Render the lines below as a JSON list of strings, with one string per line and no entries for blank lines. Leave the pictures out of the answer.

§ **Data for this task**
****************

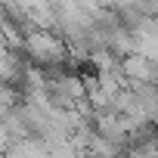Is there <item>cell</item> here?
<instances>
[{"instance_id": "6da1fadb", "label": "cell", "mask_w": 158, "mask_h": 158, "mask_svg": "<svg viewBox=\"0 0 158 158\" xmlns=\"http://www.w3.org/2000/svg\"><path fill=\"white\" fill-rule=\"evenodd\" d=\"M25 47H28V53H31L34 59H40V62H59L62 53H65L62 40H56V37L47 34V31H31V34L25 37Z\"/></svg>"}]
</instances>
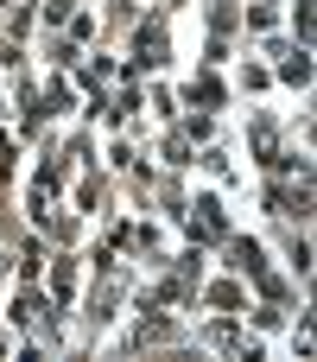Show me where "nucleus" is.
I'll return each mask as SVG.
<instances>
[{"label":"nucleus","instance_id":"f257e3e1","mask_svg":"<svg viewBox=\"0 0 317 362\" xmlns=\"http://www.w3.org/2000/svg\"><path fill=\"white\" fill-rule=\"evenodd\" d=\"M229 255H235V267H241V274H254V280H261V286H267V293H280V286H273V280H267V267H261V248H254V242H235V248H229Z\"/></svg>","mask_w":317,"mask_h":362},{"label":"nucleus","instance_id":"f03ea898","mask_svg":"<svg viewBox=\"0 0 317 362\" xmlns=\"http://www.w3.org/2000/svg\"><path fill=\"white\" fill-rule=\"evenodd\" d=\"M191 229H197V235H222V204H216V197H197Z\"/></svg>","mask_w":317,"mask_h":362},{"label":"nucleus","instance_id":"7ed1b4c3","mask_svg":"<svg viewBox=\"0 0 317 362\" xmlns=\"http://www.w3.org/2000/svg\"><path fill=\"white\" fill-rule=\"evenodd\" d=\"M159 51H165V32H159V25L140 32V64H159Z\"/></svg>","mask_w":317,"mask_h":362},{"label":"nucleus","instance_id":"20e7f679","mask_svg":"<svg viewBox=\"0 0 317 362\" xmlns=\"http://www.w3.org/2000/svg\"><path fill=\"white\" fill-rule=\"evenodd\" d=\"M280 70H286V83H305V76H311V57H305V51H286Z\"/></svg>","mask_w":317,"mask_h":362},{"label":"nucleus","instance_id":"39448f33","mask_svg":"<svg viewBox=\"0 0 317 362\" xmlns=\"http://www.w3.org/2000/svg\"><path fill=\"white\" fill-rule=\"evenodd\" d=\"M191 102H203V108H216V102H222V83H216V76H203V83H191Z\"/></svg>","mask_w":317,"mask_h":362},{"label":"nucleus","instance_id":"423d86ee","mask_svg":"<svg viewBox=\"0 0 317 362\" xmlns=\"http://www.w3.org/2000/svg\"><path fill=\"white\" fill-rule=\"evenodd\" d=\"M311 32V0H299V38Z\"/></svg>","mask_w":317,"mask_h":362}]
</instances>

****************

§ **Worked solution**
[
  "Is there <item>cell</item> here?",
  "<instances>",
  "[{\"instance_id\": \"6da1fadb\", \"label\": \"cell\", \"mask_w\": 158, \"mask_h\": 158, \"mask_svg\": \"<svg viewBox=\\\"0 0 158 158\\\" xmlns=\\\"http://www.w3.org/2000/svg\\\"><path fill=\\\"white\\\" fill-rule=\\\"evenodd\\\" d=\\\"M25 47H28V53H31L34 59H40V62H59L62 53H65L62 40H56V37L47 34V31H31V34L25 37Z\\\"/></svg>\"}]",
  "</instances>",
  "Show me where \"nucleus\" is.",
  "I'll return each mask as SVG.",
  "<instances>",
  "[{\"label\":\"nucleus\",\"instance_id\":\"f257e3e1\",\"mask_svg\":\"<svg viewBox=\\\"0 0 317 362\\\" xmlns=\\\"http://www.w3.org/2000/svg\\\"><path fill=\\\"white\\\" fill-rule=\\\"evenodd\\\" d=\\\"M229 255H235V267H241V274H254V280H261V286H267V293H280V286H273V280H267V267H261V248H254V242H235V248H229Z\\\"/></svg>\",\"mask_w\":317,\"mask_h\":362},{\"label\":\"nucleus\",\"instance_id\":\"f03ea898\",\"mask_svg\":\"<svg viewBox=\\\"0 0 317 362\\\" xmlns=\\\"http://www.w3.org/2000/svg\\\"><path fill=\\\"white\\\" fill-rule=\\\"evenodd\\\" d=\\\"M191 229H197V235H222V204H216V197H197Z\\\"/></svg>\",\"mask_w\":317,\"mask_h\":362},{\"label\":\"nucleus\",\"instance_id\":\"7ed1b4c3\",\"mask_svg\":\"<svg viewBox=\\\"0 0 317 362\\\" xmlns=\\\"http://www.w3.org/2000/svg\\\"><path fill=\\\"white\\\" fill-rule=\\\"evenodd\\\" d=\\\"M159 51H165V32H159V25L140 32V64H159Z\\\"/></svg>\",\"mask_w\":317,\"mask_h\":362},{\"label\":\"nucleus\",\"instance_id\":\"20e7f679\",\"mask_svg\":\"<svg viewBox=\\\"0 0 317 362\\\" xmlns=\\\"http://www.w3.org/2000/svg\\\"><path fill=\\\"white\\\" fill-rule=\\\"evenodd\\\" d=\\\"M280 70H286V83H305V76H311V57H305V51H286Z\\\"/></svg>\",\"mask_w\":317,\"mask_h\":362},{\"label\":\"nucleus\",\"instance_id\":\"39448f33\",\"mask_svg\":\"<svg viewBox=\\\"0 0 317 362\\\" xmlns=\\\"http://www.w3.org/2000/svg\\\"><path fill=\\\"white\\\" fill-rule=\\\"evenodd\\\" d=\\\"M191 102H203V108H216V102H222V83H216V76H203V83H191Z\\\"/></svg>\",\"mask_w\":317,\"mask_h\":362},{\"label\":\"nucleus\",\"instance_id\":\"423d86ee\",\"mask_svg\":\"<svg viewBox=\\\"0 0 317 362\\\" xmlns=\\\"http://www.w3.org/2000/svg\\\"><path fill=\\\"white\\\" fill-rule=\\\"evenodd\\\" d=\\\"M311 32V0H299V38Z\\\"/></svg>\",\"mask_w\":317,\"mask_h\":362}]",
  "</instances>"
]